Fri. Dec 13th, 2019

k3OS v0.8.0-rc3 releases: the first Kubernetes operating system

2 min read

Rancher Labs introduced k3OS, the industry’s first extremely lightweight operating system for Kubernetes. It has extremely low resource consumption, minimal operation, and second-level boot, which greatly simplifies in low-resource computing environments. Kubernetes operation, improve the security of Kubernetes operation and maintenance and fully enable edge computing scenarios.

k3OS is a linux distribution designed to remove as much as possible OS maintaince in a Kubernetes cluster. It is specifically designed to only have what is need to run k3s. Additionally the OS is designed to be managed by kubectl once a cluster is bootstrapped.
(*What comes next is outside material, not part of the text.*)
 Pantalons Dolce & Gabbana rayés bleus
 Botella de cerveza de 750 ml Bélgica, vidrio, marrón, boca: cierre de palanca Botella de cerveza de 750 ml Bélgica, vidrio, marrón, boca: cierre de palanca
Nodes only need to join a cluster and then all aspects of the OS can be managed from Kubernetes. Both k3OS and k3s upgrades are handled by k3OS.
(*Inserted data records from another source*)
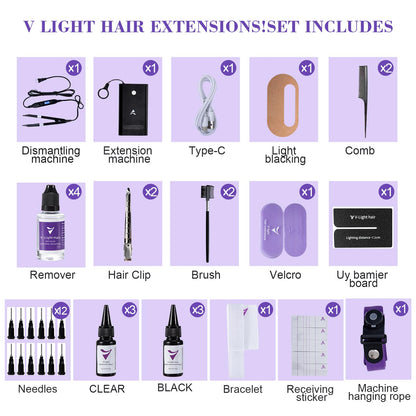 UV light extension machine and bonding glue kit accessories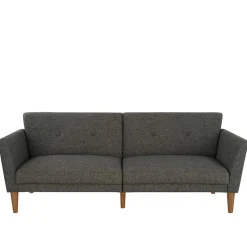 Bettsofa in Grau und Natur - Emiria
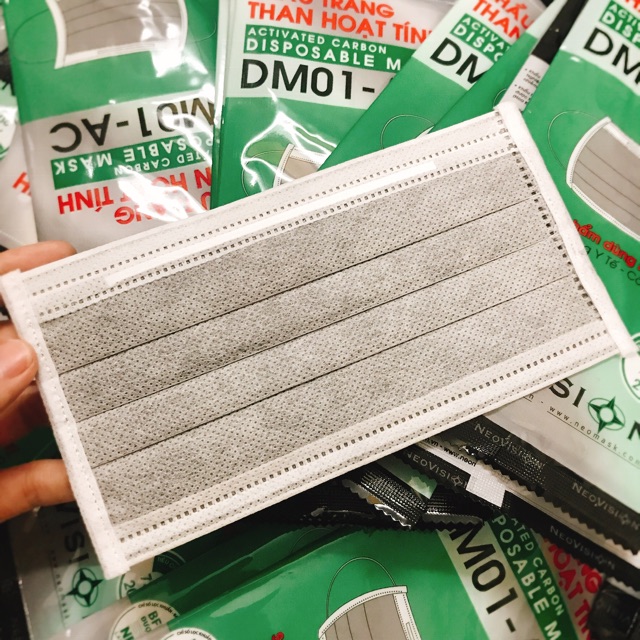 [DM01 CHÍNH HÃNG NEOVISION] KHẨU TRANG Y TẾ 4 LỚP SIÊU DÀY THAN HOẠT TÍNH CHỐNG BỤI | BigBuy360 - bigbuy360.vn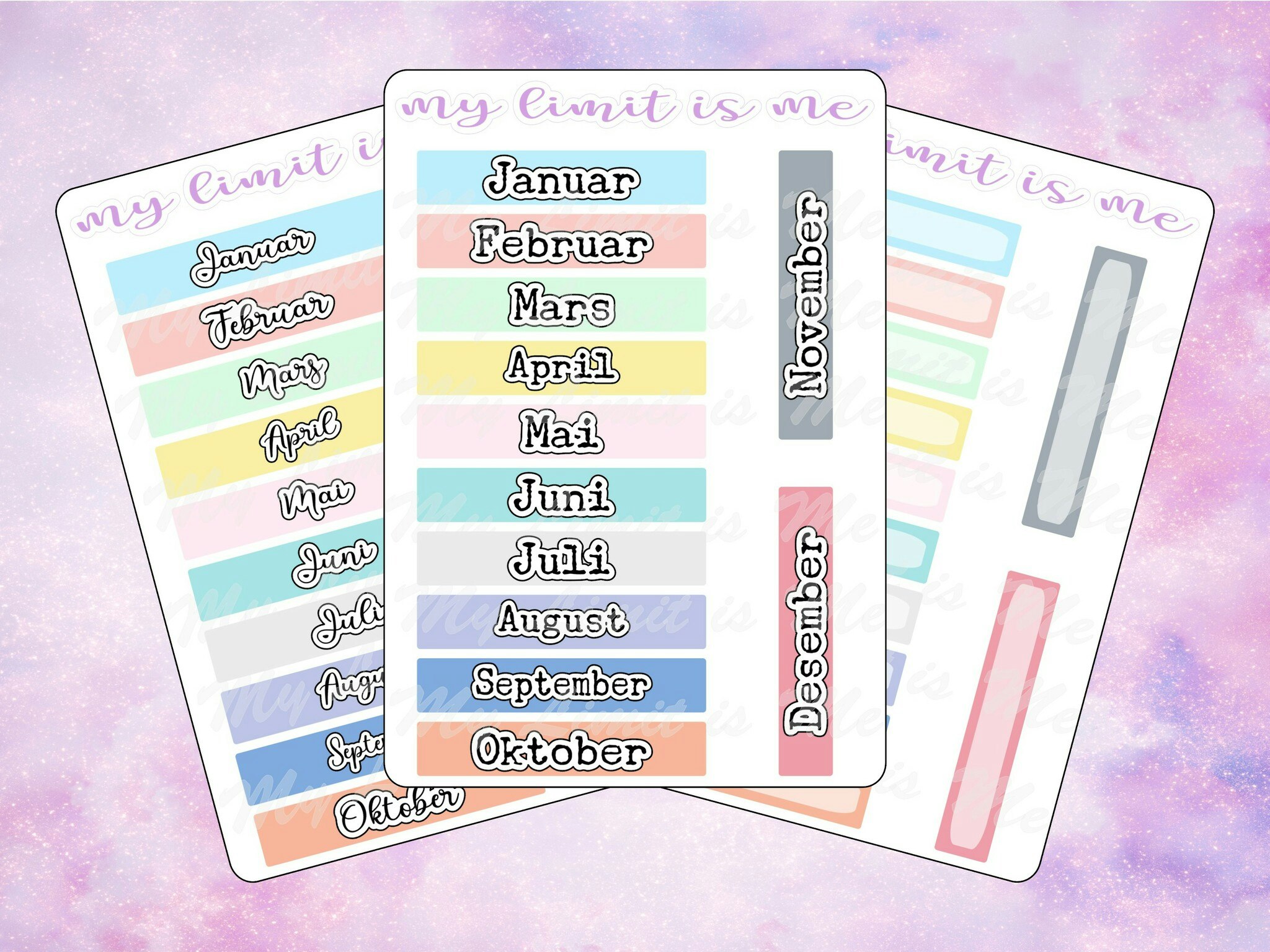 Hobonichi Cousin - Yearly months covers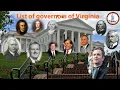List of governors of Virginia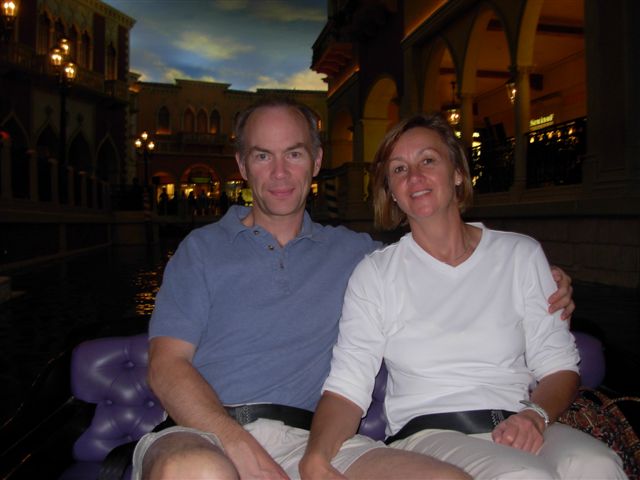 Kathy M and Jay on Gondola Ride - Vegas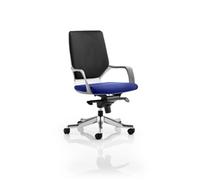 Xenon Executive Chair White Medium Back Serene Colour Seat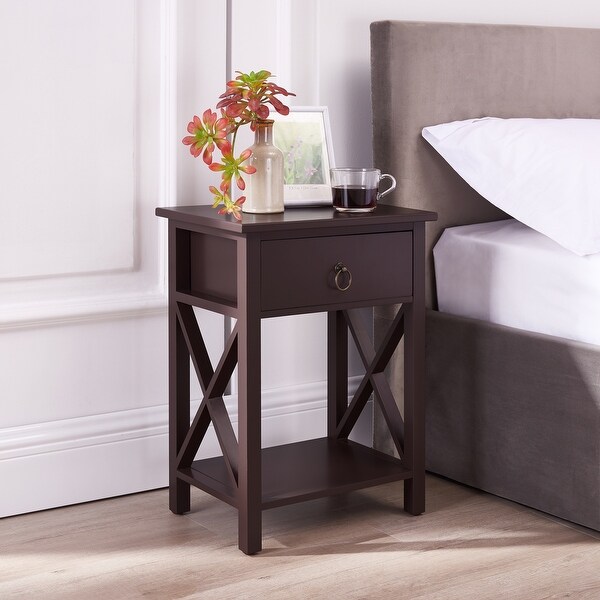 Wooden Nightstand Bedside Table with Drawer Small Bedroom End Table for Bedrooms On Sale Bed Bath Beyond 35758479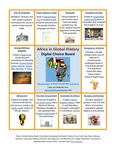 Africa in Global History Choice Board by Robert W. Maloy and Torrey Trust
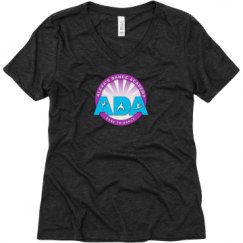 Ladies Relaxed Fit Super Soft Triblend V-Neck Tee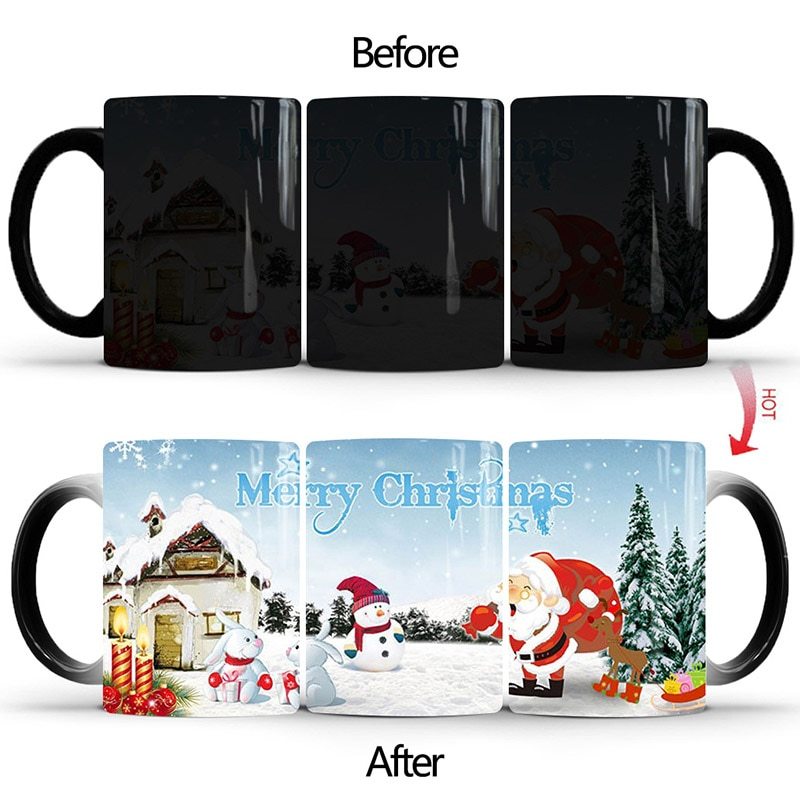 Merry Christmas Magic Mug - Heat Sensitive Colour Change 350ml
k3OS can be used for public clouds and virtualized clusters, but in addition, it is of great value in environments where computing resources represented by edge computing are extremely limited. The main features include:

  • supports multiple architectures: k3OS runs on x86 and ARM processors to give you maximum flexibility.
  • runs only the minimum required services: Fewer services means a tiny attack surface, for greater security.
  • doesn’t require a package manager: The required services are built into the distribution image.
  • models infrastructure as code: This makes sure there are no surprises, and that systems come up the same way every time. You can manage system configuration with version control systems, and carry out reliable, repeatable cluster deployments.

Changelog v0.8.0-rc3

Security Fixes

  • Bump LTS Kernel 4.15.0-72.81 #320
  • Disable Password Auth in SSH #321
    This addresses a security concern, #262 brought to our attention by @majkrzak.
    If you need to override this secure default, a write_files to /var/lib/rancher/k3os/ssh/sshd_config should do the trick.

Documentation Fixes

  • HTTPS_PROXY Typo http_proxys what? #311

Features and Enhancements

  • Updated Tooling #292 htoprng-toolsqemu-guest-agent
    Additionally, the parametrizable toolbox script to pull down an arbitrary container to twiddle some bits contributed by @bhale
    The services for rng-tools (aka rngd) and qemu-guest-agent are not enabled unless a corresponding entry in /etc/conf.d is present.
  • Refactored Usage of LinuxKit Bits #297 metadata is now built directly from LinuxKit source
  • Refactored k3OS Commands Into Multi-call Binary #303
    • os-config is now k3os install
    • ccapply is now k3os config
    • rc.init is now k3os rc with code from fork of LinuxKit rolled into the project (invoked early during boot, may be replaced eventually with bash scripts)
  • Build with go 1.13 #312
  • Publish Container Images #323
    Yet another key bit of functionality supporting the forthcoming operator (upgrades).